Do NOT blindly accept Codex feedback. Evaluate critically:

  • Does the suggestion align with project conventions?
  • Is the concern valid given the specific context?
  • Would the change actually improve the code/decision?

If Claude disagrees:

codex exec "You suggested X, but I disagree because Y. The context you may have missed: Z. Please reconsider or explain why X is still better."

Iteration Limit Reached

If 3 rounds pass without consensus, notify user:

⚠️ Codex review: Reached iteration limit without consensus

**Point of contention**: [what we disagreed on]
**Claude's position**: [your stance + reasoning]
**Codex's position**: [their stance + reasoning]

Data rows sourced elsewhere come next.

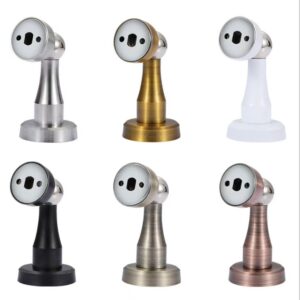 Real shot DS002 Stainless Steel Door Stopper in assorted colors, universal door hardware for home & commercial usage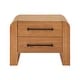 preview thumbnail 15 of 22, Christopher Knight Home - Mina Modern 2-Drawer Nightstand with Black Metal Handles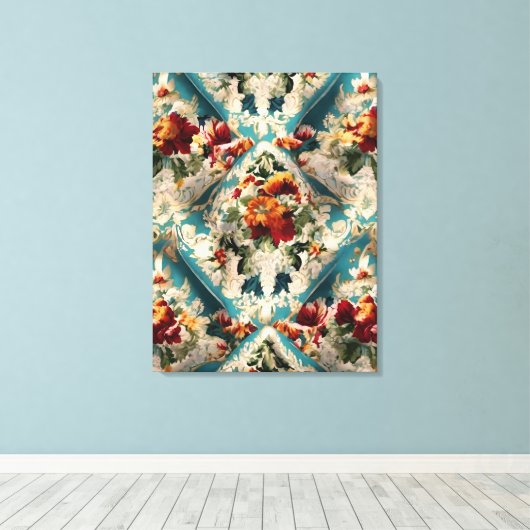 Türkisches Muster Leinwanddruck (Insitu (Holzboden))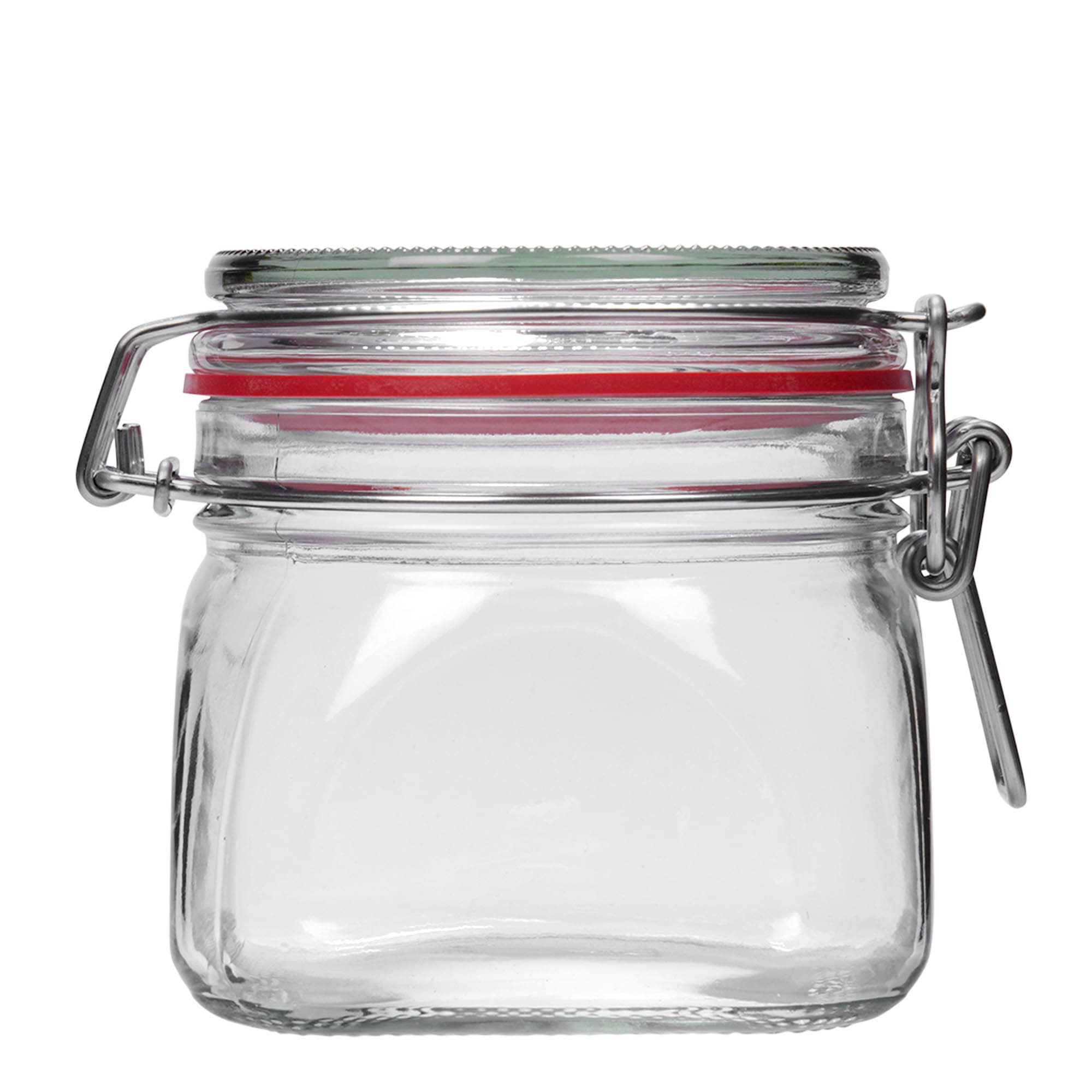 Pot met beugelsluiting, 550 ml, vierkant, monding: beugelsluiting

Proceeding with: [which approach and why]

Output Format

After consultation completes, summarize for user:

## Codex Review Summary

**Consulted on**: [code changes | tech decision | architecture]

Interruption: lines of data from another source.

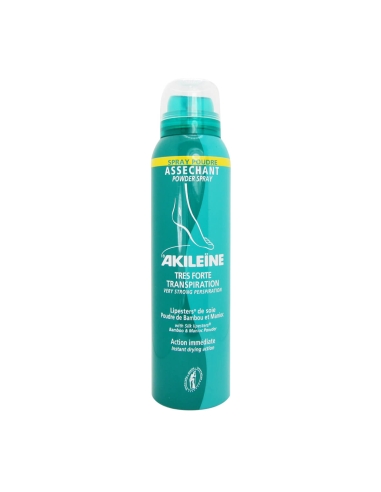 Akileine Spray Sapatos Forte Transpiração 150ml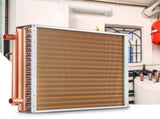 Heat Exchanger Water to Air, 18"x 20" with 3-Row 3/8" Copper Ports, 242 Aluminum Fins Heat Exchanger V952-CPGSHRQ18200VCZ68V0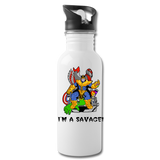 Character #50 Water Bottle - white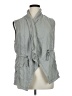 Max Jeans 100% Tencel Gray Sleeveless Button-Down Shirt Size XL - photo 1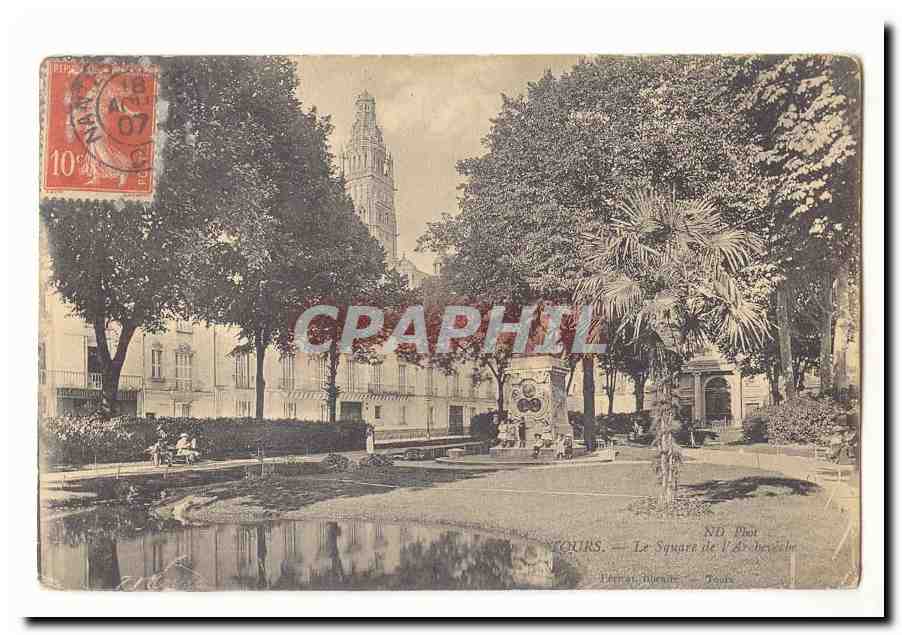 Tours CPA Le square de l'archeveche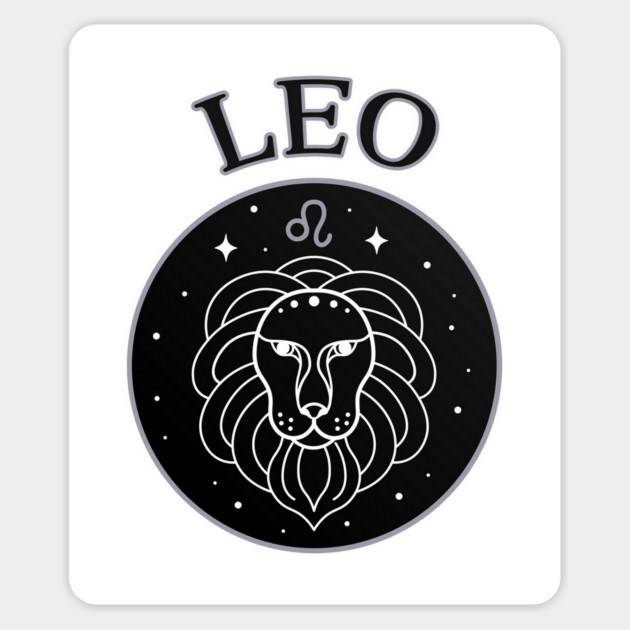 Leo Star Sign Zodiac Horoscope Cheeky Witch® Sticker by Cheeky Witch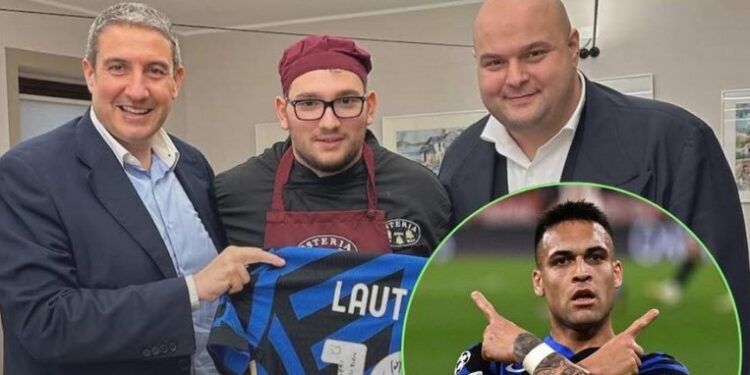 El capitán del Inter de Milán, Lautaro Martínez, fue parte de una acción solidaria que cobró notoriedad en Italia, luego de conocerse un incidente ocurrido la semana pasada en un restaurante de Milán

**Consensus reached**: Yes/No (N rounds)

### Key Points
- [Agreement 1]
- [Agreement 2]

### Disagreements (if any)
| Topic | Claude | Codex | Resolution |
|-------|--------|-------|------------|
| ... | ... | ... | ... |

### Final Decision
[What was decided and brief rationale]

Invocation Modes

Explicit: /codex or /codex-review

User explicitly requests peer review. Always execute full loop.

Auto-trigger

When about to present alternatives or complete significant work:

  1. Pause before responding to user
  2. Run Codex consultation
  3. Incorporate feedback (or note disagreement)
  4. Then present to user with review summary

Examples

Code Review (Uncommitted Changes)

codex exec review --uncommitted "Review this authentication refactor. Key changes: moved from session-based to JWT. Check for security issues and edge cases."

Architecture Decision

codex exec "Building a real-time notification system. Options: A) WebSockets with Redis pub/sub, B) Server-Sent Events with PostgreSQL NOTIFY, C) Polling with caching. Constraints: <1000 concurrent users, existing PostgreSQL infra, team familiar with Redis. Which approach and why?"

Validating Trade-offs

codex exec "User asked for feature X. I'm proposing to implement it via Y because of Z. Are there approaches I'm missing? Any concerns with Y?"